Text shown:
+---+

# Stratford upon Avon any decent coffee shops ?



## emin-j (Dec 10, 2011)

Visiting Stratford upon Avon this weekend anyone have any recommendations for decent coffee shops there


----------



## Geordie Boy (Nov 26, 2012)

Try McKechnies by the market square on Rother St. They use James Gourmet


----------



## emin-j (Dec 10, 2011)

Geordie Boy said:


> Try McKechnies by the market square on Rother St. They use James Gourmet


Noted matey


----------



## mike 100 (Jul 15, 2010)

Try Box Brownie next to the Shakespeare Experience, think they serve Coffee Compass if I remember correctly


----------



## aodstratford (Sep 18, 2012)

They serve coffee from a local roaster called Monmouth Coffee. He has a stall at the market in nearby Warwick on a Saturday. Good sandwiches and cakes at box brownie too.


----------



## emin-j (Dec 10, 2011)

Will try that one as well


----------



## Geordie Boy (Nov 26, 2012)

aodstratford said:


> They serve coffee from a local roaster called Monmouth Coffee. He has a stall at the market in nearby Warwick on a Saturday.


Do you mean Monsoon Estates not Monmouth Coffee?

They do Warwick market on a Saturday (and Stratford market on a Friday)


----------



## aodstratford (Sep 18, 2012)

Yes that's right - my apologies !


----------



## coffeechap (Apr 5, 2012)

Hoorays coffee and ice cream serve rave and have a beautiful red mazzer royal


----------



## emin-j (Dec 10, 2011)

+---+

What needs to be done: Please pick up the Stratford coffee shop thread above and continue it from its last line.

Recorded data:

+---+

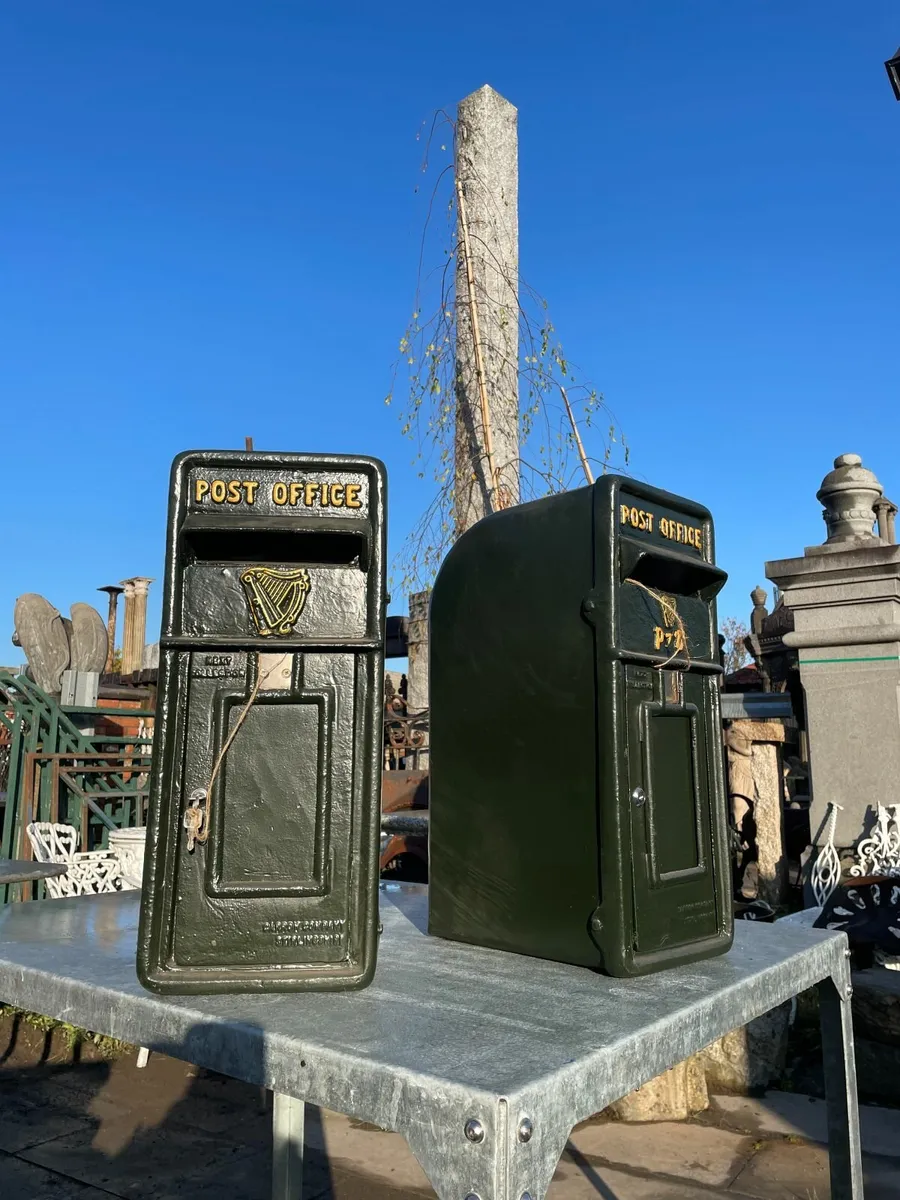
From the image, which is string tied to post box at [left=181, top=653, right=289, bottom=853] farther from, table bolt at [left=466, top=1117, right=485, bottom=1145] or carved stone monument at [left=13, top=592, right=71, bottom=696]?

+---+

Solved exercise:
Just returned from visiting the first two recommendations and box brownie the clear winner by a mile !

Will pick up some of their beans tomorrow ( and have another coffee ) then give hoorays a try


----------



## emin-j (Dec 10, 2011)

coffeechap said:


> Hoorays coffee and ice cream serve rave and have a beautiful red mazzer royal


Visited Hoorays today CC and yep there's some beauties in there







Peruvian coffee good too or should that be Pervian coffee







gotta give the gold medal to box brownie though 5*

Calling into Rave coffee on my way home tomorrow so will pick up some beans while there.

Thanks to all .


----------



## Geordie Boy (Nov 26, 2012)

Went to the 3 aforementioned shops myself today and have to agree with the earlier comments about Box Brownie being the pick of the 3. Was hoping to also try HR Coffee beside the coach stop however it was closed all afternoon


----------



## autopilot (Apr 4, 2013)

Any recommendations for warwick and Leamington too? I have been spending a bit of time in Warwickshire recently.


----------



## Atilla (Mar 31, 2014)

Bizarre. I was in Box Brownie very briefly this morning. Ben (the owner) is awesome. He puts a lot of serious training in for his staff to be the best they can.

Monsoon roast him his own blend that he switched from Monmouth for.


----------



## Geordie Boy (Nov 26, 2012)

autopilot said:


> Any recommendations for warwick and Leamington too? I have been spending a bit of time in Warwickshire recently.


In Warwick there's:

Within Reach Cafe in the main square beside Wetherspoons serve Origin.

Red Coffee Shop on Old Square (beside the church of St Mary) serve Monsoon Estates.

Thomas Oken Tea Rooms on Castle St use Has Bean

In Leamington:

Sip Coffee Co (beside Murphey's Bar) on Regent St use Square Mile Red Brick (on a Sat they'll vary it sometimes for something else from them).

Warwick St Kitchen on Warwick St use Rave.

There's also the Bar Angeli (Livery St) and Corleone Cafe (Regent St) pairing round the corner from each other.

The best in my opinion is Sip Coffee Co. The guys in there put as much love and care preparing the coffee as if you were making it yourself but do report back what you think of the places you visit.

If you're a beer man I can also recommend some great pubs in the area as well


----------



## autopilot (Apr 4, 2013)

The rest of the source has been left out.